And this much touching the wisdom of God. Now follows concerning his will.

The will of God is an essential property of God, by which He wills all things that He wills, and that from all eternity, of Himself also, and that by one constant act.

And this will is most free, so that God does not anything, or command or suffer it to be done, but freely willing it: whereupon also it is called God’s most free will.

And because it does not depend of any other former beginning out of itself, it alone properly deserves to be called free will.

And indeed and truth it is but one will, because it is the very essence of God. Howbeit in respect of us, it is sundry, ways distinguished.

1. The will of God is either his will of effecting, or of permitting only.

His will of effecting, is that according to which God effects all good things, whether it be by Himself or by others.

The will of permitting is that, according to which God suffers sin to be committed: for God certainly does willingly permit sin, and not unwillingly, that is to say, against his will and enforced (for who can constrain God?). And this He does for a double end:

First that He might manifest the infirmity and weakness of the creature, because it cannot stand, unless it it be every moment upheld in uprightness by God.

Data shown ▸
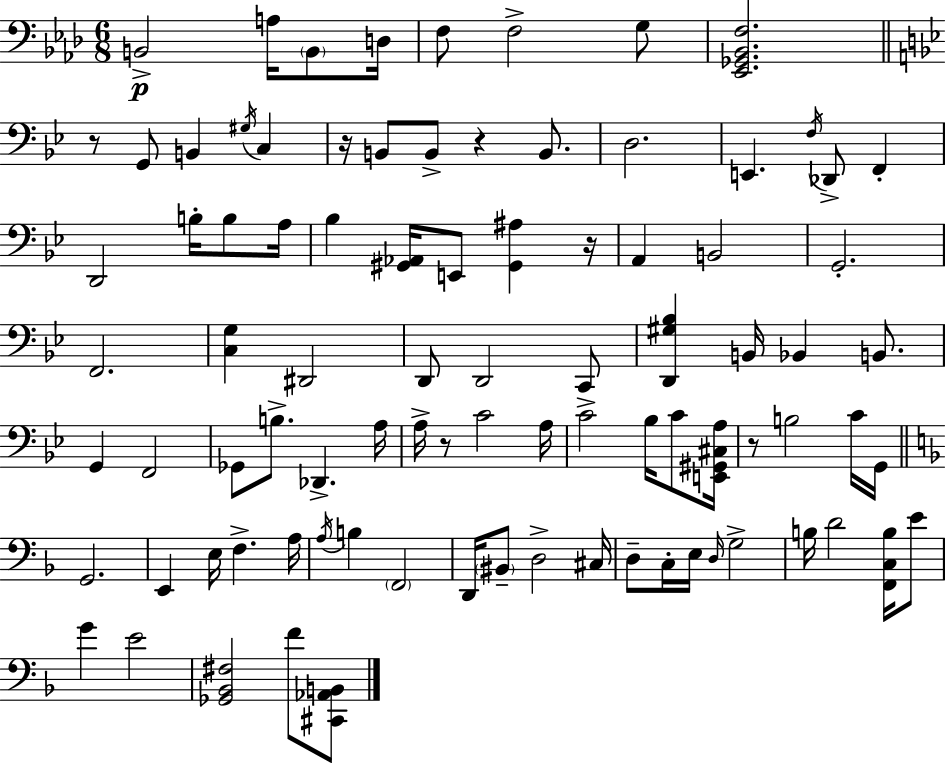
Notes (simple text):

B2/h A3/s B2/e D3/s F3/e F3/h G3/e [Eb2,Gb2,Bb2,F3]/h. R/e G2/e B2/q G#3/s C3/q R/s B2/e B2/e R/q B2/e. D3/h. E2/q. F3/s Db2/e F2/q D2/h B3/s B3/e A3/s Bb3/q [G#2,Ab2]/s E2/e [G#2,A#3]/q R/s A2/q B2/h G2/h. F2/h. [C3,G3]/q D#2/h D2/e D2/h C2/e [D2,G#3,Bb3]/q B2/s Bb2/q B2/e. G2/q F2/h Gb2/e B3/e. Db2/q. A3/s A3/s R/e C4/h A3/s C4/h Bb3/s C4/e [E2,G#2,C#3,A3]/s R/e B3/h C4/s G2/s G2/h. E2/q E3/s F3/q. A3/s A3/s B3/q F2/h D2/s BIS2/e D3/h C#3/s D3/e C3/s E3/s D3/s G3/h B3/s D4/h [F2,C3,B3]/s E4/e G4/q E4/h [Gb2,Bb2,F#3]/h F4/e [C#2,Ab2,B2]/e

* * *

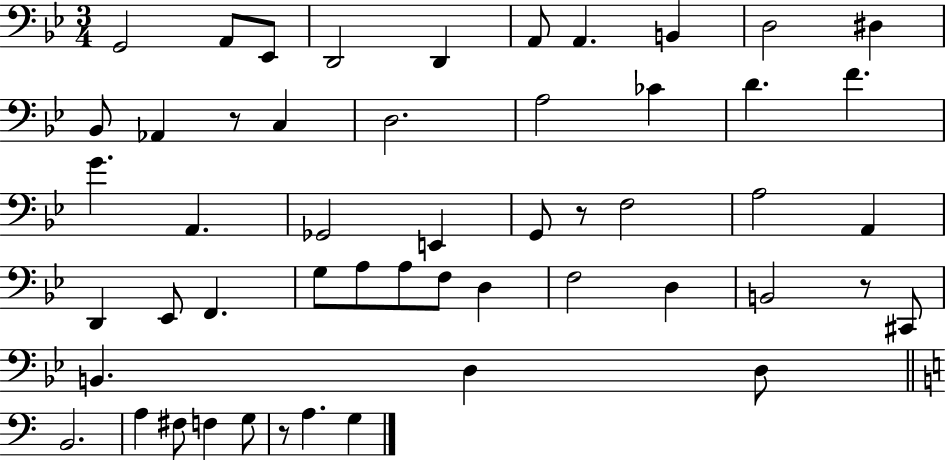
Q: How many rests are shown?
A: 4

Task prompt ▸ Copy the section of the passage on the will of God that begins with the words "And because it" and ends with "of permitting only.", replacing "permitting" with "allowing" each time it occurs.

Answer to the task ▸
And because it does not depend of any other former beginning out of itself, it alone properly deserves to be called free will.

And indeed and truth it is but one will, because it is the very essence of God. Howbeit in respect of us, it is sundry, ways distinguished.

1. The will of God is either his will of effecting, or of allowing only.